Thinking About… Resolutions
Lose 10 pounds. Exercise three times a week. Read 20 books. Stare at my phone less.
The start of each new year sees many of us make resolutions like these in an effort to improve our diets, our health, our minds, ourselves. After conversations with some people who have far loftier ambitions for the coming year than I do, I’ve been thinking about resolutions.
Falling Off the Wagon
Did you know that there is a day when New Year’s Resolution makers fall off the wagon? By analyzing all the data we the people upload to the internet about are daily habits and routines, technology companies are able to predict with increasing certainty the exact day you will give up on you resolutions. This year, according to a fascinating article on CityLab, that day was January 17th, the third Thursday of January.
Of course, Big Data bases its guess for Fall-off-the-Wagon Day on aggregate information from all its users. Maybe you are outpacing the mean on your resolutions this year. But anecdotal evidence from regular gym attenders corroborates. There is a precipitous drop-off in exercisers by the beginning of February.
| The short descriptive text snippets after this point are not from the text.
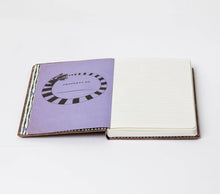 Load image into Gallery viewer, Beetlejuice: Handbook for the Recently Deceased Hardcover Ruled Journal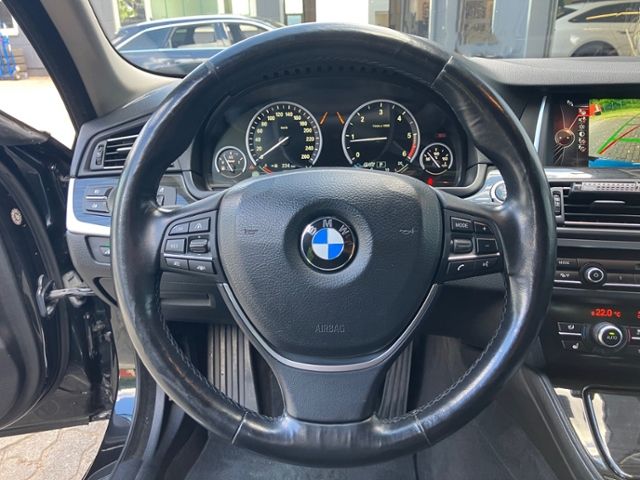 525 d KLIMA XENON NAVI LEDER ALU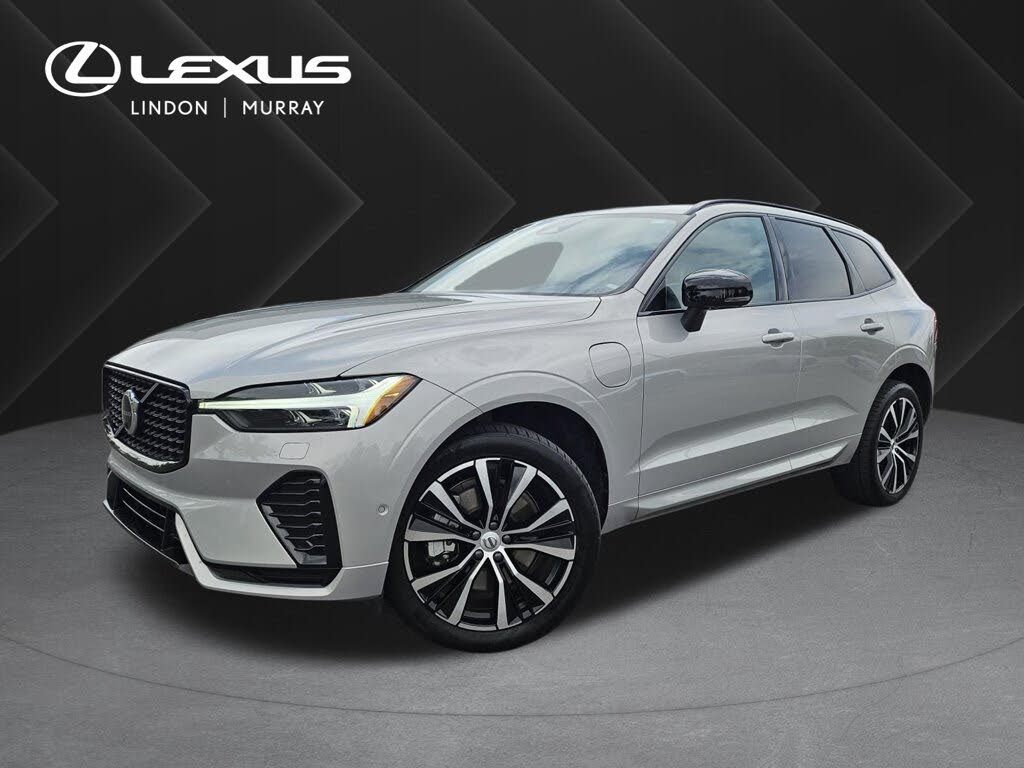 2023 Volvo XC60 Recharge T8 Plus Dark
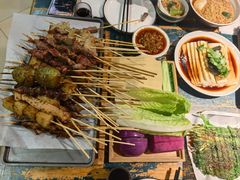 -看丹桥老头烧烤(西国贸店)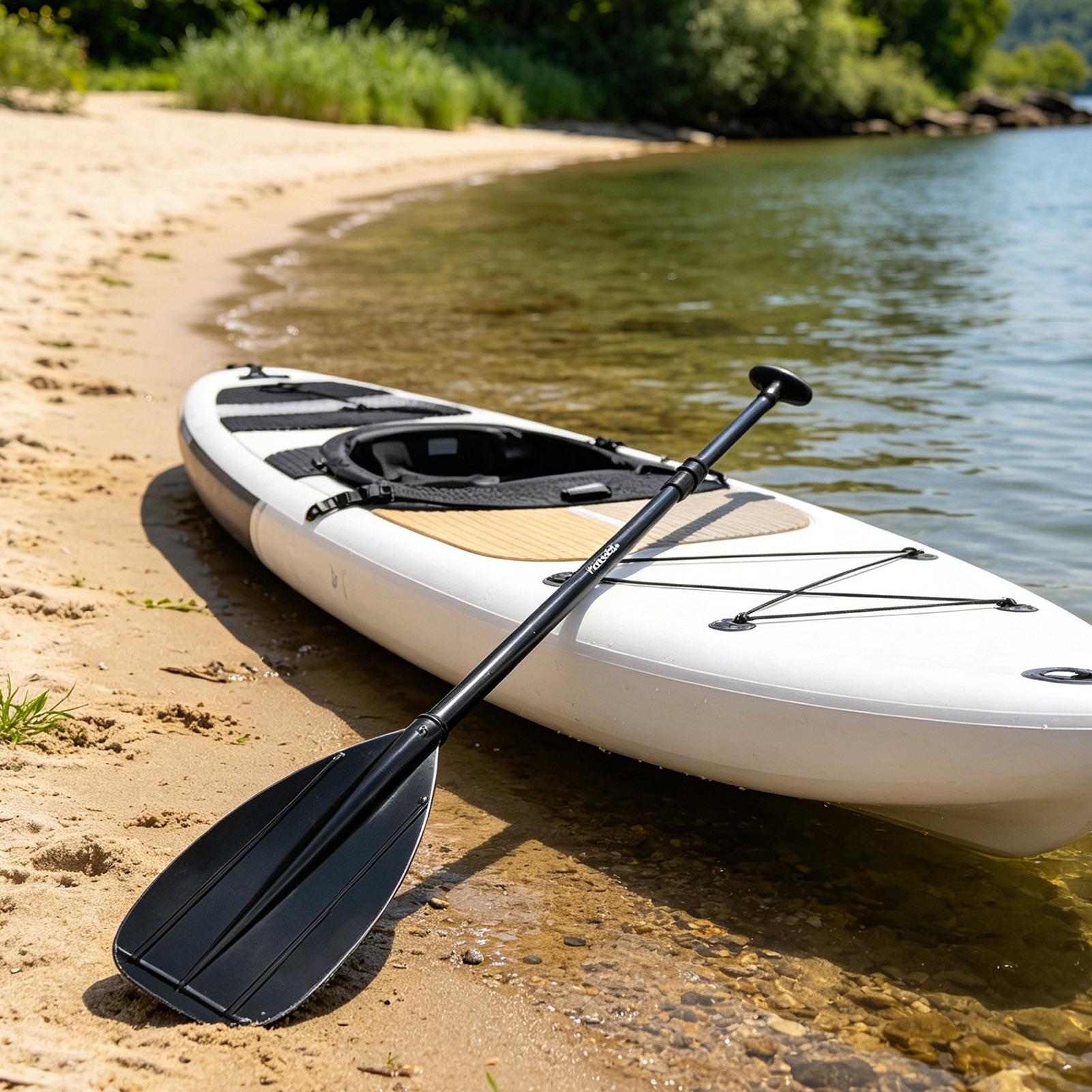 Pagaia in Fibra di Carbonio a  - Kayak Paddle Carbon recensione e prezzo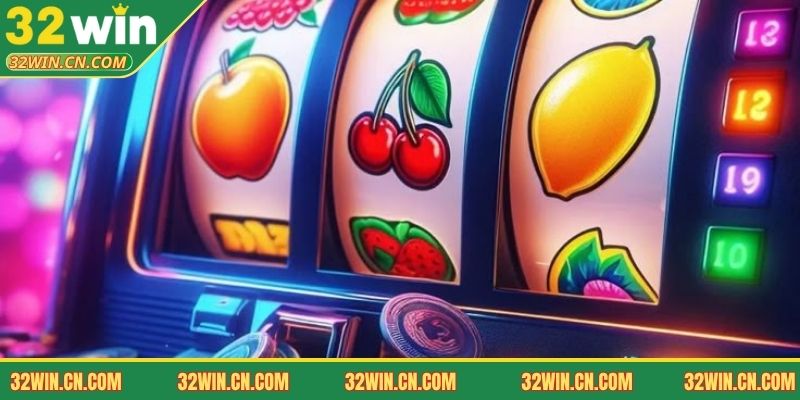 Nhiều biểu tượng cực kỳ phổ biến có trong các trò chơi slot tại B52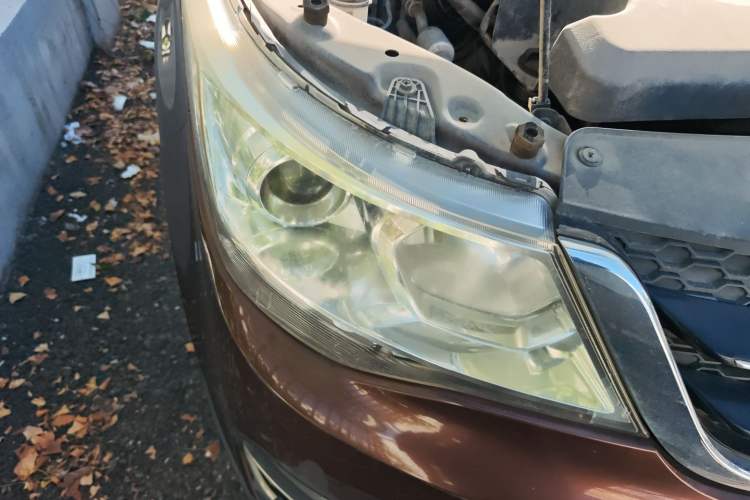 Used Baojun 730 2016 1.5L Manual Standard Version 7 Seats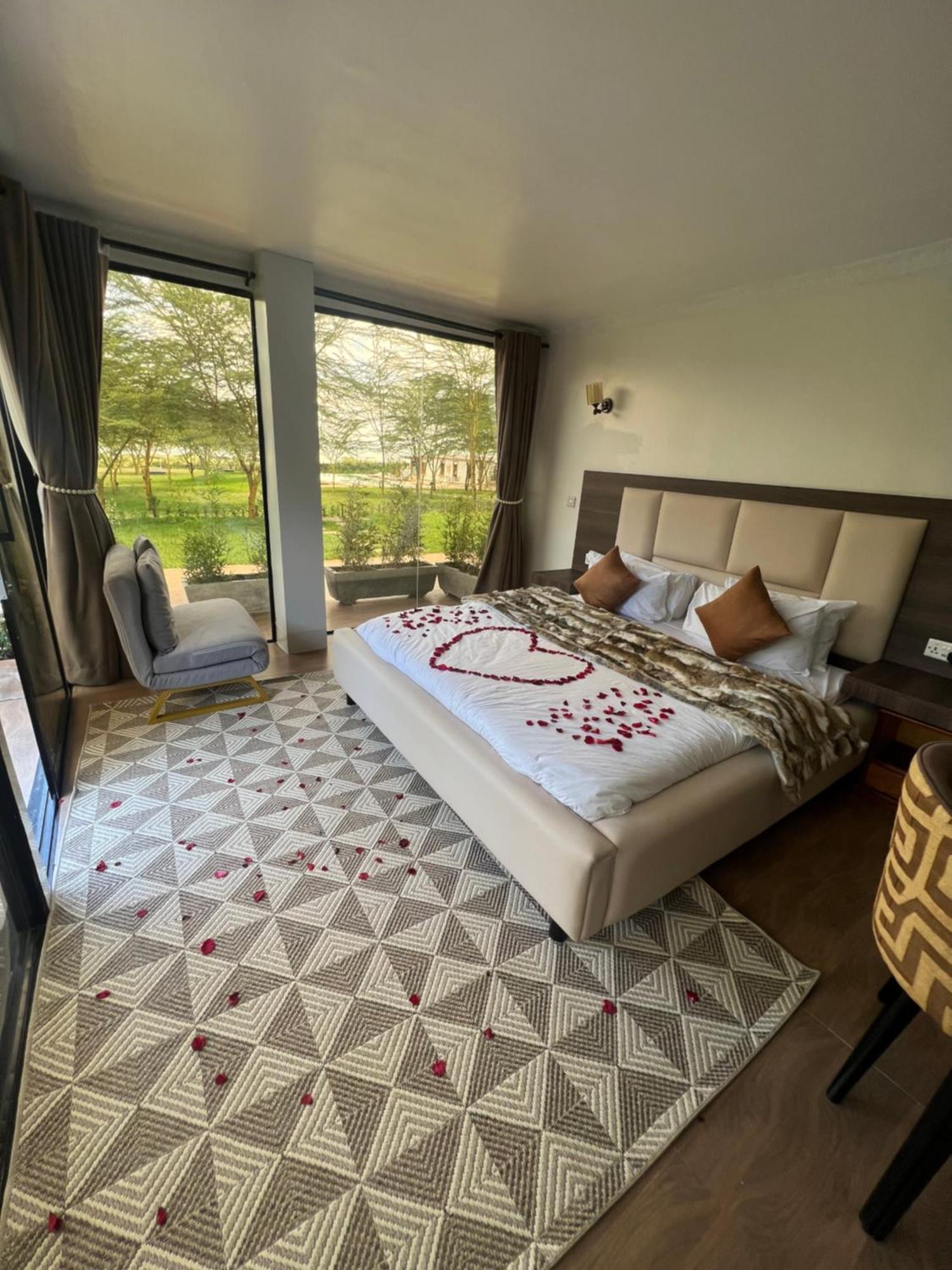 Lake Elementaita Manor Gilgil Ngoại thất bức ảnh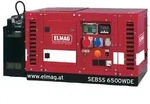 ELMAG Stromerzeuger SEBSS 15000WDE-AVR-DSE3110 - 53148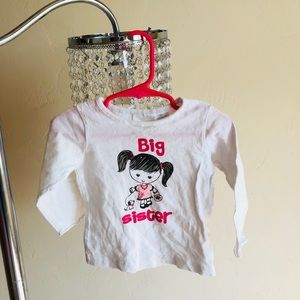 BIG SISTER SHIRT
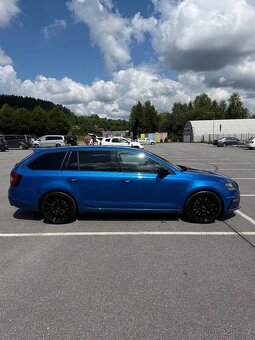 Prodám Škoda Octavia III RS Combi – 180 kW, r.v. 10/2018 - 7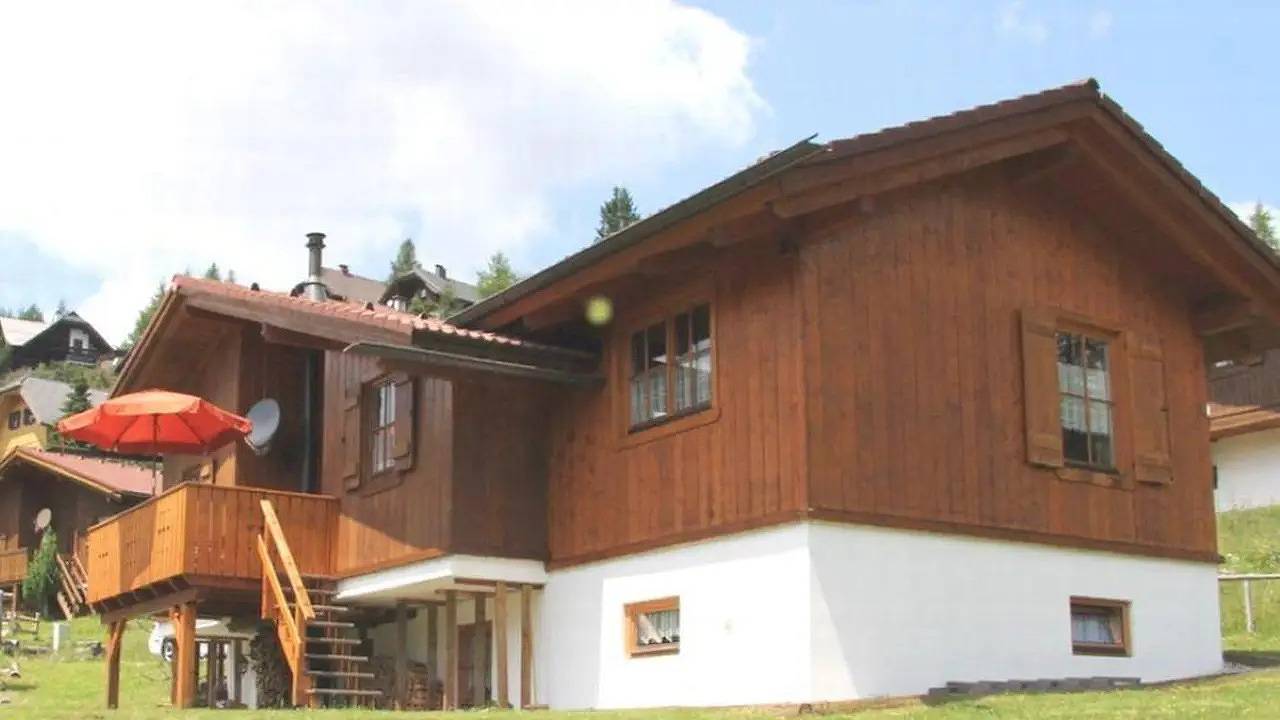 Ferienhaus für 6 Personen (152 m²) in Patergassen in Reichenau (Österreich), Nockberge
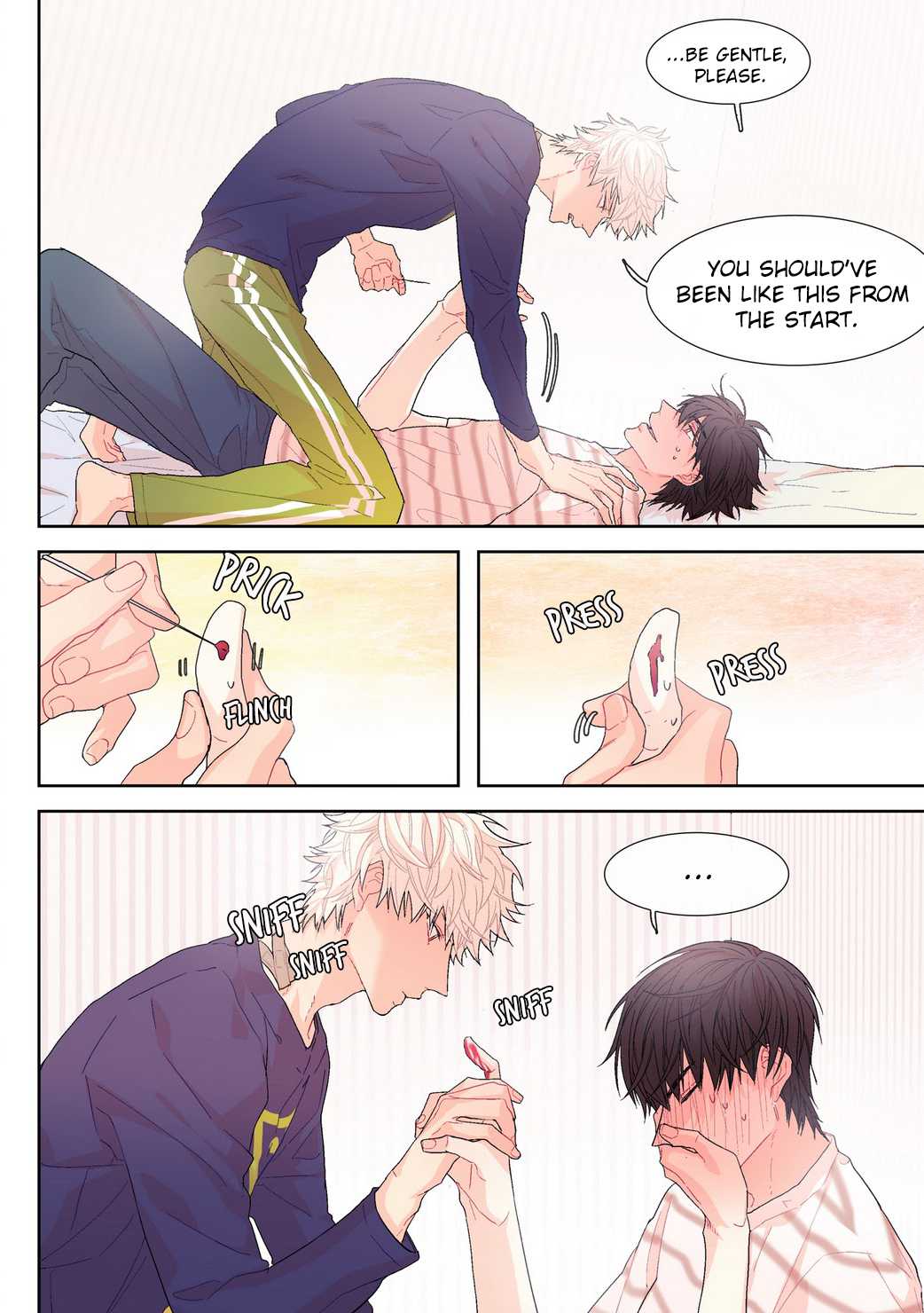 Dalkomhan-Namja-By-Hae-Jin-Eng page 12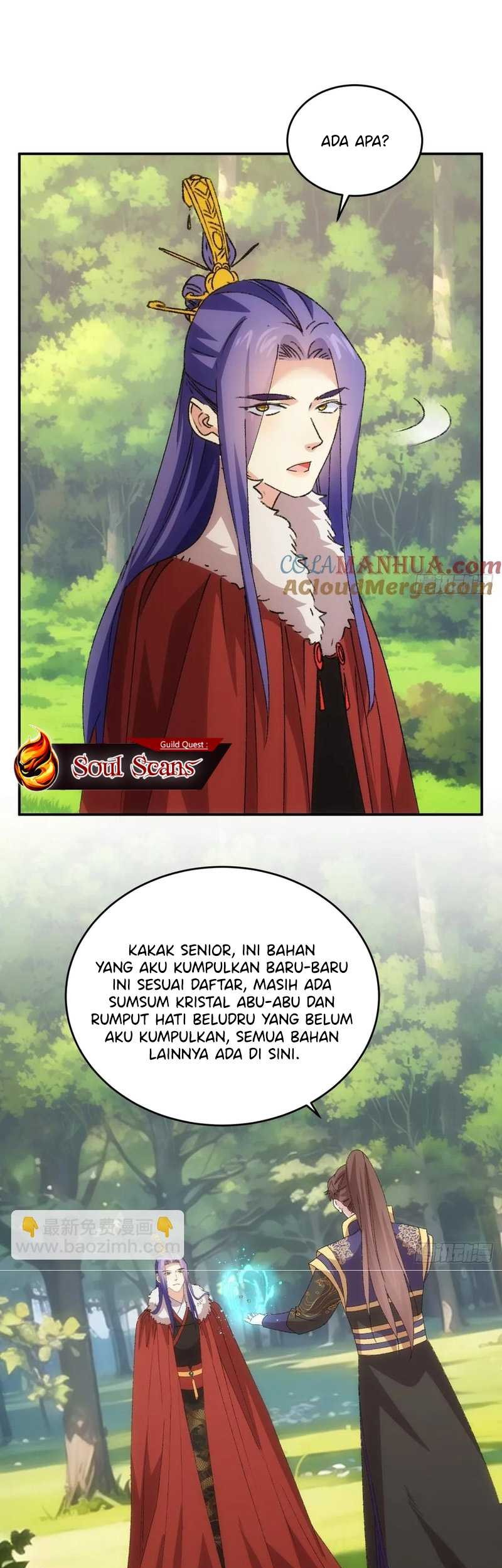 I Just Don’t Play the Card According to the Routine Chapter 208 - halaman 6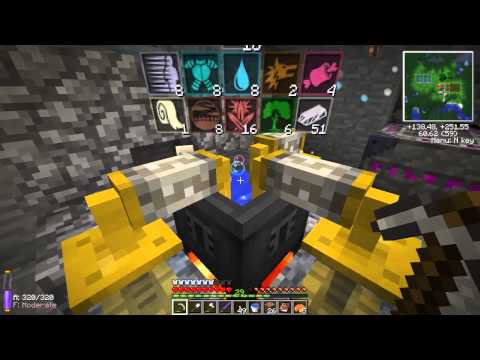 Minecraft FTB Magic Pack - Episode 11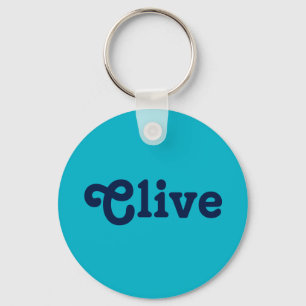 Sleutelhanger Clive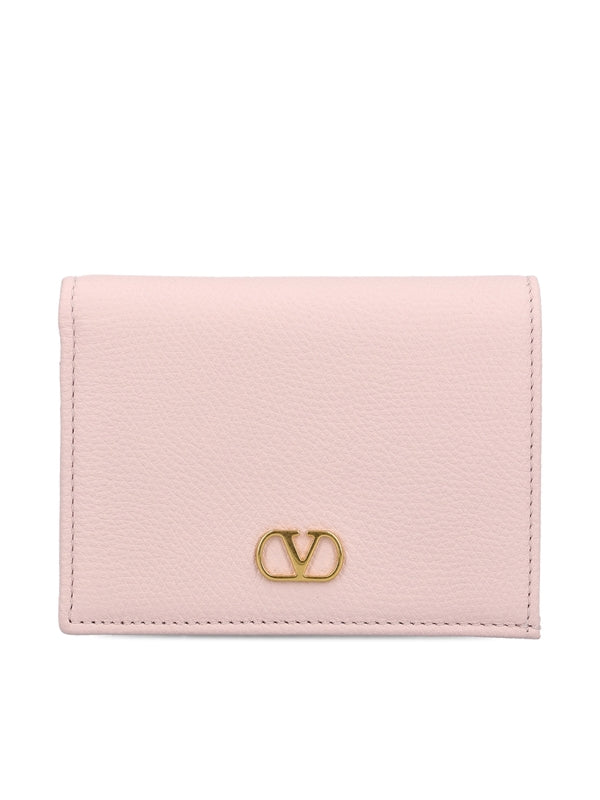 Valentino Pink Card Holders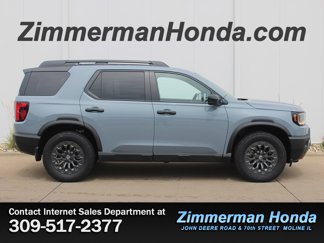 New 2026 Honda Passport TrailSport image 1
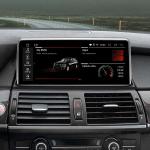 Android BMW Car Stereo Radio Multimedia Player For BMW Series X5/X6 GPS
Among Christians, a popular New Year’s resolution is reading through the Bible in a year. Realizing that caused me to wonder: can Bible app companies predict with similar certainty when we will give up on our resolution to read through the Bible? Before we had the Bible in our pockets on our mobile devices and before we had these apps to track our progress, we could hem and haw when asked about our Bible reading. But now, Big Data don’t lie.
Christian Resolutions
I’ve come to realize that resolutions are promises we make to ourselves about ourselves. As such, they have validity and some measure of influence. It’s good for us to commit ourselves to our future selves; it’s helpful to set goals and strive after them. However, it’s also important that we recognize the shadow side of resolutions. Resolutions often lead us to a sense of either pride (as we keep them and, particularly, as we see others fail to keep theirs) or failure (as we we fail, many of us again and again).
Pride or failure - these two responses are illustrated by the parable of the Prodigal Son(s), told by Jesus in Luke 15. The older son, comparing his record with all the ways his brother fails, says indignantly, “Look, these many years I have served you, and I never disobeyed your command.” Meanwhile the younger son, all too aware of how he has fallen short, laments, “Father, I have sinned against heaven and before you. I am no longer worthy.” As you consider resolutions this year, are you led to puff yourself up in pride or are you crushed again by the shame of your failure?
The Gospel
The Gospel is different. The Gospel is a promise God makes to us about Himself. And it’s a promise that God keeps. Specifically, it’s a promise that God keeps for us through His one and only Son, Jesus.
The Gospel is good news for both the proud and the failing. It’s a promise for the strong and the weak. Knowing the good news of God’s kept promise doesn’t mean that we should stop making efforts to improve ourselves. But it sure changes the equation. The gospel assures us that God loves us with an always and forever love. That truth gives us confidence without fear to strive after greater conformity to Christ, to work at being the true self God is re-making us to be. As Paul writes in Philippians, almost as though he is giving guidance to proud and weary resolution-makers: “Work out your own salvation because God is at work within you.”